:: Exercise instructions ::
[a] Say whether each statement agrees with the passage on cavernous sinus thrombosis, answering yes or no and quoting the words that settle it: (i) the cavernous sinus is one of the air-filled nasal sinuses; (ii) CST is usually caused by bacteria spreading from a facial, dental, or nasal sinus infection; (iii) seizures may develop if bacteria spread to the brain.
[b] Write the next part of the passage on cavernous sinus thrombosis, picking up after its final sentence.

====== Text block

Cavernous sinus thrombosis is a very rare disorder in which a blood clot (thrombosis) forms in the cavernous sinus.
The cavernous sinus is a large vein at the base of the brain, behind the eyes. The cavernous sinus is not one of the air-filled sinuses around the nose (the nasal sinuses).
Cavernous sinus thrombosis (CST) is usually caused by the spread of bacteria (usually Staphylococcus aureus) from a facial, dental, or nasal sinus infection. CST can be caused by common facial infections such as small nasal boils around hair follicles (furuncles) or sinusitis of the sphenoid or ethmoid sinuses. Because CST is a possible complication, doctors always consider infections in the area around the nose to the rim of the eyes serious. CST can affect the cranial nerves (see Overview of the Cranial Nerves) near the cavernous sinus that move the eyes and supply sensation to the face. CST can also lead to an infection of the brain and the fluid around the meninges (meningoencephalitis), brain abscess, stroke, blindness, and an underactive pituitary gland (hypopituitarism—see Hypopituitarism).
CST causes symptoms such as abnormally bulging eyes (proptosis), swelling of the eyelid, severe headache, facial pain or numbness, impaired eye movements (ophthalmoplegia) with double vision, loss of vision, drowsiness, a high fever, and excessively dilated or uneven pupils. If bacteria spread to the brain, more severe drowsiness, seizures, coma, and abnormal sensations or muscle weakness in certain areas may develop.

============
====== Stored data

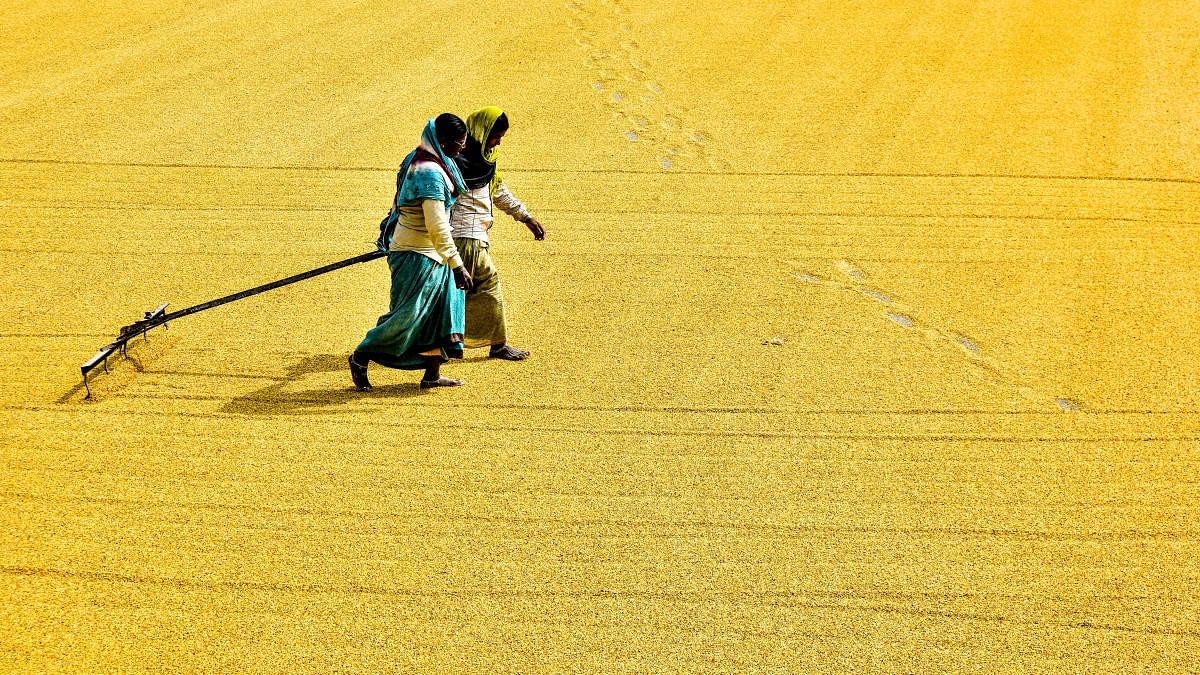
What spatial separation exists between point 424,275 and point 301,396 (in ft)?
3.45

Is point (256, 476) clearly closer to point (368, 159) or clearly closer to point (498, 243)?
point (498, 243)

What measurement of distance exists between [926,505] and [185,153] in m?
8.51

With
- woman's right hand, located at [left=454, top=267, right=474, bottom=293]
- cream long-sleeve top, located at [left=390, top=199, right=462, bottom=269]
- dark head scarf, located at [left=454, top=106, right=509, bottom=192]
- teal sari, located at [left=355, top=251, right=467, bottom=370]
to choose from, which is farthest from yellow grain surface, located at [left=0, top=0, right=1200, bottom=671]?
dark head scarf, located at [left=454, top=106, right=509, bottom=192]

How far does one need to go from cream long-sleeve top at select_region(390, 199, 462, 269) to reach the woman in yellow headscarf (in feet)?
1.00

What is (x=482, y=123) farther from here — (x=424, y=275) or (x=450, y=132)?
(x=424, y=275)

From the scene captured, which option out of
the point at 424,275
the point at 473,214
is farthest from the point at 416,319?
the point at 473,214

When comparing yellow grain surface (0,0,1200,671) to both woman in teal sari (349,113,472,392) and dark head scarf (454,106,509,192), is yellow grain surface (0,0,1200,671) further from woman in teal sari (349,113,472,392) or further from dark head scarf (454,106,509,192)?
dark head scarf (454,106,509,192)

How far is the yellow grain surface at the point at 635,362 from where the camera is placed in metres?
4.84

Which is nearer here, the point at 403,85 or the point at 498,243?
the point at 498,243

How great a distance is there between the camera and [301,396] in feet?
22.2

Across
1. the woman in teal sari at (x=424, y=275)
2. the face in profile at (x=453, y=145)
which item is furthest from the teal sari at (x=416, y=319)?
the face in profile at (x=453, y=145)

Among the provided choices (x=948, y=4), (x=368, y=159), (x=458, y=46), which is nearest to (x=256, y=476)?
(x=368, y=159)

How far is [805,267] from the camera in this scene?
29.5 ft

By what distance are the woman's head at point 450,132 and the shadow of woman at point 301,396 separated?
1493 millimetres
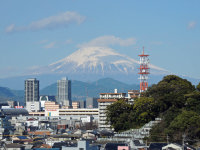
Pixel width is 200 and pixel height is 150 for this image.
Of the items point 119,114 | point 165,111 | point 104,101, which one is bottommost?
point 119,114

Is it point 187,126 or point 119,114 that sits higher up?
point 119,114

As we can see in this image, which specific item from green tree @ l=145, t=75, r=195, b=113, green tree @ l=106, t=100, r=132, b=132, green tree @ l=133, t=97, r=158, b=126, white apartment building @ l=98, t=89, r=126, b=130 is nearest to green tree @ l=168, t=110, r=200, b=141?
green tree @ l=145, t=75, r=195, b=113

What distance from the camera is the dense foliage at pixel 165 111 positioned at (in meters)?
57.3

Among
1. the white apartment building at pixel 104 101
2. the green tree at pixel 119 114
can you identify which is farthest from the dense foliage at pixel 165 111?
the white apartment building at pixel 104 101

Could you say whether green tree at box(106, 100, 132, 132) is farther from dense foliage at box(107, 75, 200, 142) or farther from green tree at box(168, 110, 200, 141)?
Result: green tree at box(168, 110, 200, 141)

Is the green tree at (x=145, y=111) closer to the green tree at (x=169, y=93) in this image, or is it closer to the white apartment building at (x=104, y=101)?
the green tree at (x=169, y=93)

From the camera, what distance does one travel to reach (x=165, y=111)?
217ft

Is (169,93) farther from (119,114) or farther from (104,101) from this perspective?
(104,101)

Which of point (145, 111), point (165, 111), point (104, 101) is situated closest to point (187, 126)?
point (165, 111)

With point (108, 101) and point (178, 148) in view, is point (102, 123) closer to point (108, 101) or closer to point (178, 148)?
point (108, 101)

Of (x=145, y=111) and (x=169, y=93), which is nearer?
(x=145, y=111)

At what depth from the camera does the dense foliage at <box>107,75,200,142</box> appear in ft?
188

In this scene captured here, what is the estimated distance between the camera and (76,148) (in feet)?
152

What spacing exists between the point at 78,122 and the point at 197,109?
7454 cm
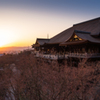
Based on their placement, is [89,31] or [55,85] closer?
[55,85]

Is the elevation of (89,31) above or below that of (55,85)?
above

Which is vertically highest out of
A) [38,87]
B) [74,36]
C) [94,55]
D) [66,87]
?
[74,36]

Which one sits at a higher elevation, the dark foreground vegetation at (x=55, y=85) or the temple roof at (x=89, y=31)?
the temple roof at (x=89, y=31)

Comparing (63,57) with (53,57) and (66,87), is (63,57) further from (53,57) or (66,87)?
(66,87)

============

:: Responses per task ::
[a]
(i) No: "The cavernous sinus is not one of the air-filled sinuses around the nose (the nasal sinuses)."
(ii) Yes: "Cavernous sinus thrombosis (CST) is usually caused by the spread of bacteria (usually Staphylococcus aureus) from a facial, dental, or nasal sinus infection."
(iii) Yes: "If bacteria spread to the brain, more severe drowsiness, seizures, coma, and abnormal sensations or muscle weakness in certain areas may develop."

[b]
Magnetic resonance imaging (MRI) or computed tomography (CT) of the nasal sinuses, eyes, and brain is usually done. To identify the bacteria, a blood sample and samples of fluid, mucus, or pus from the throat and nose are sent to a laboratory to be cultured. A spinal tap (see Spinal Tap) may also be done.
Even with treatment, CST can still be life threatening. About 30 to 50% of affected people die and another 30% develop serious aftereffects (such as impaired eye movements and double vision, blindness, disability due to stroke, and hypopopituitarism), which may be permanent.
High doses of antibiotics given by vein (intravenously) are started immediately. The infected nasal sinus may be drained surgically, particularly if the person does not improve after 24 hours of antibiotic treatment. Corticosteroids are sometimes given if the cranial nerves are affected. Corticosteroids and usually other supplemental hormones are given if there is hypopituitarism.